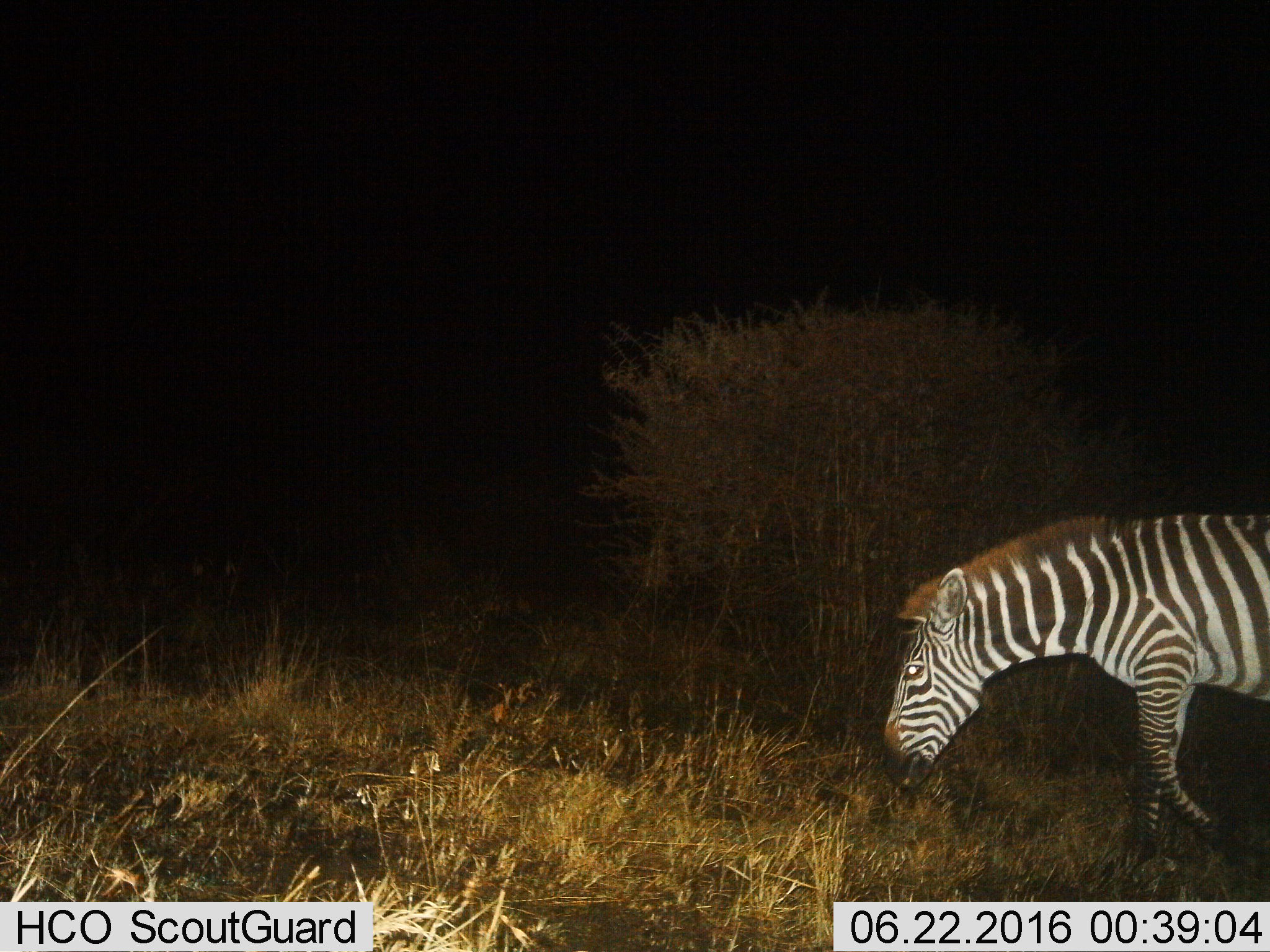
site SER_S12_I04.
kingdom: Animalia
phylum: Chordata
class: Mammalia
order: Perissodactyla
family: Equidae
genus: Equus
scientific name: Equus quagga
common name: plains zebra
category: zebraplains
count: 1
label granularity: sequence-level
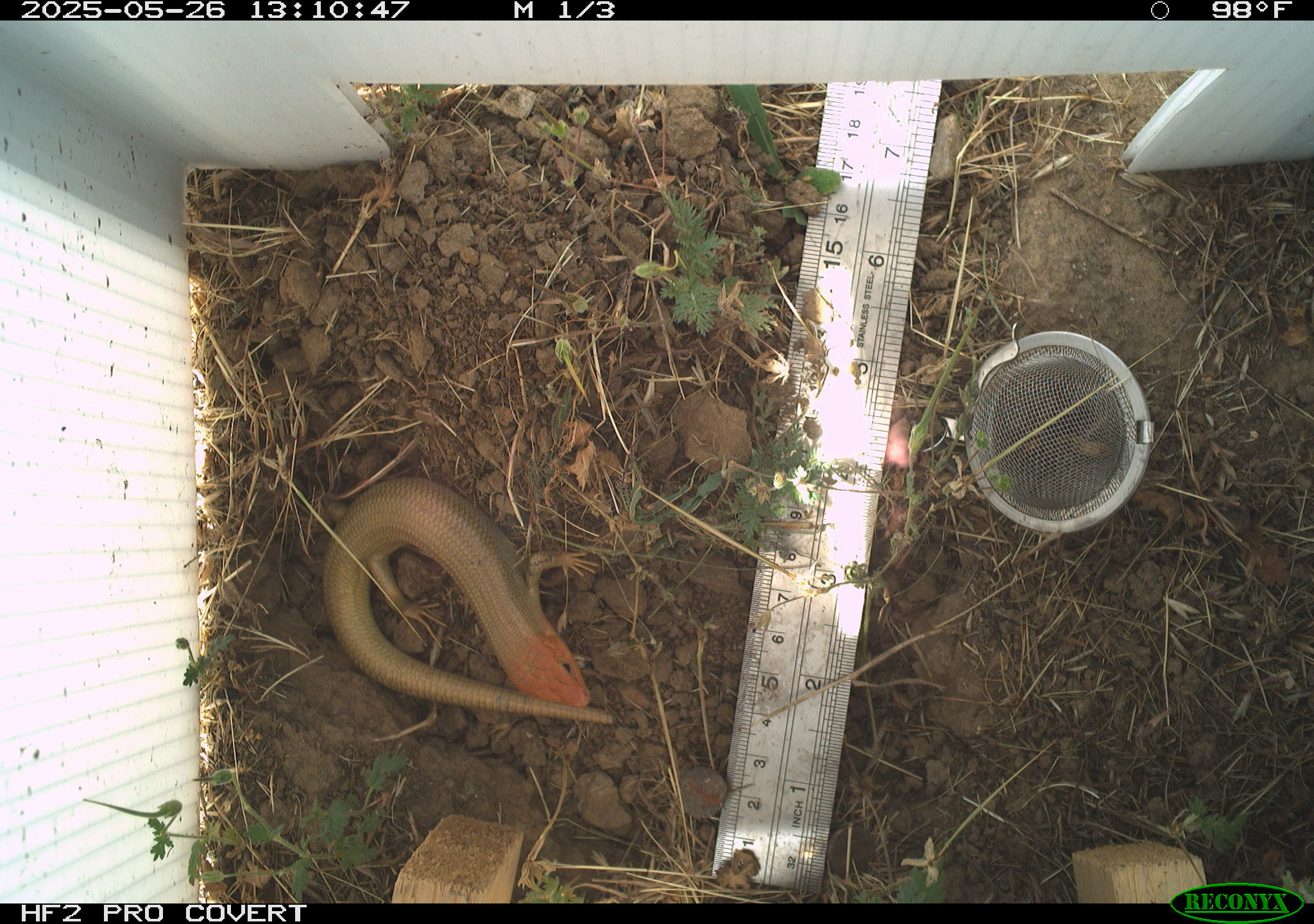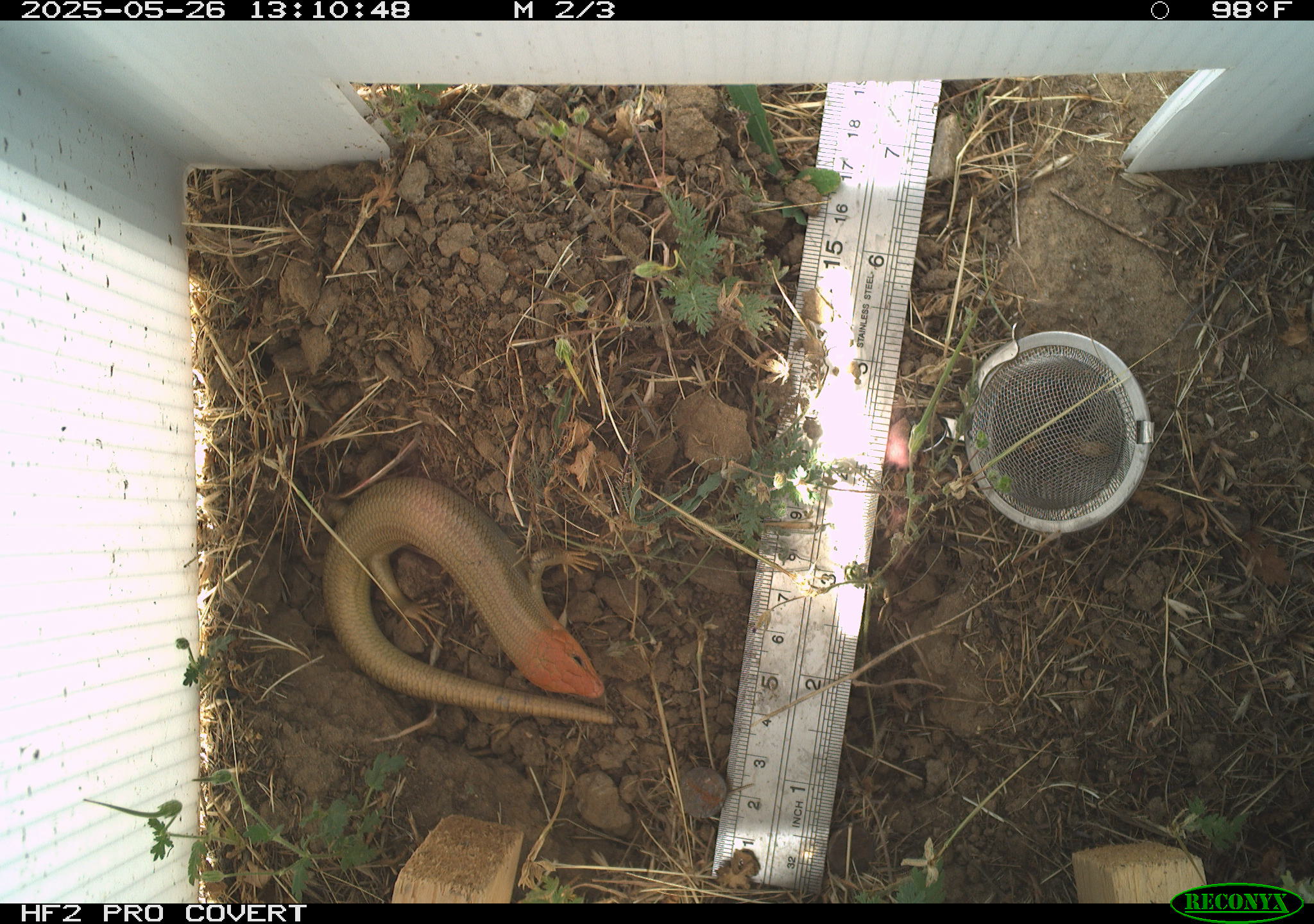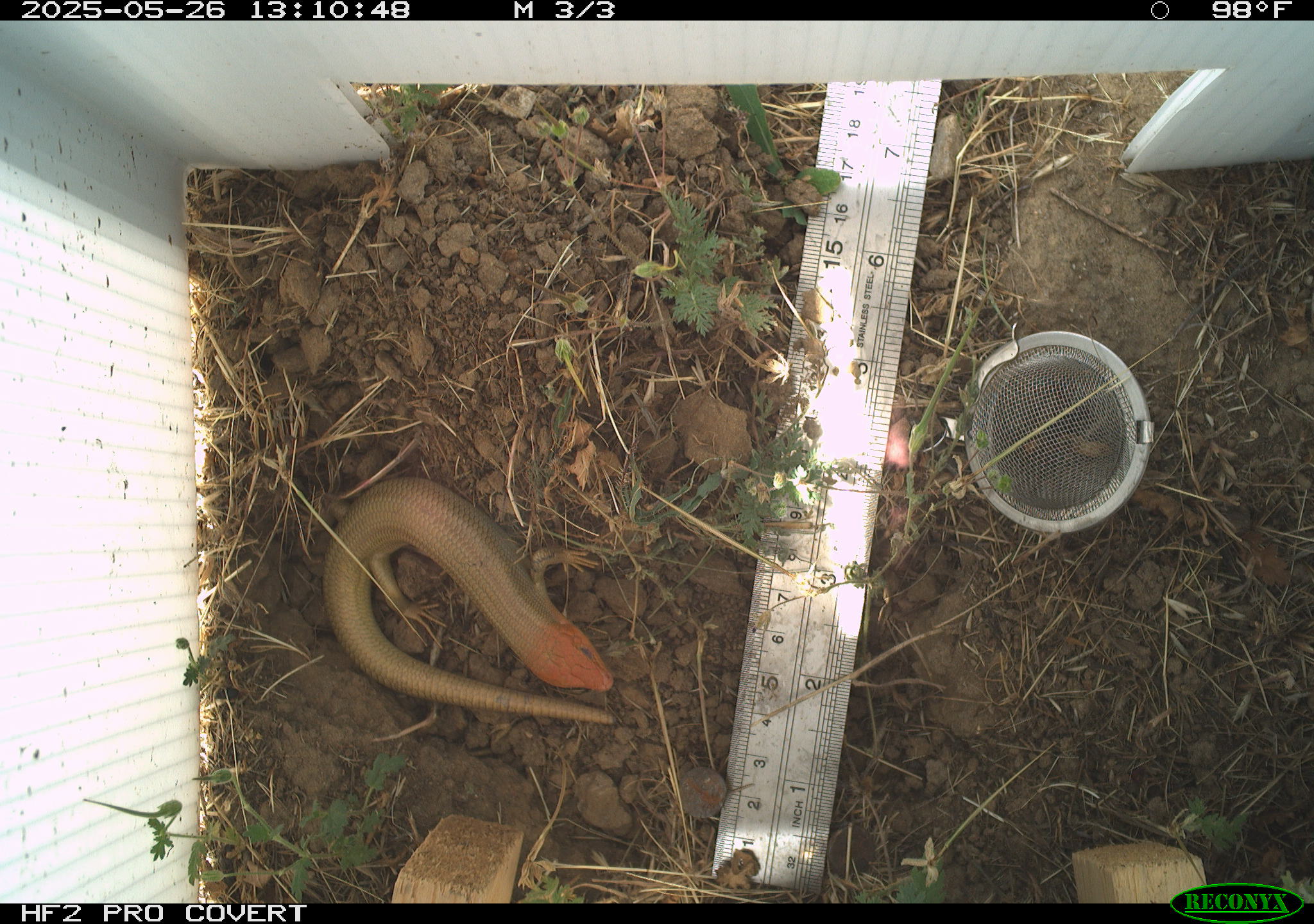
§
Each line above should be returned exactly as it stands, minus any pictures.

site SER_S12_I04.
kingdom: Animalia
phylum: Chordata
class: Mammalia
order: Perissodactyla
family: Equidae
genus: Equus
scientific name: Equus quagga
common name: plains zebra
category: zebraplains
count: 1
label granularity: sequence-level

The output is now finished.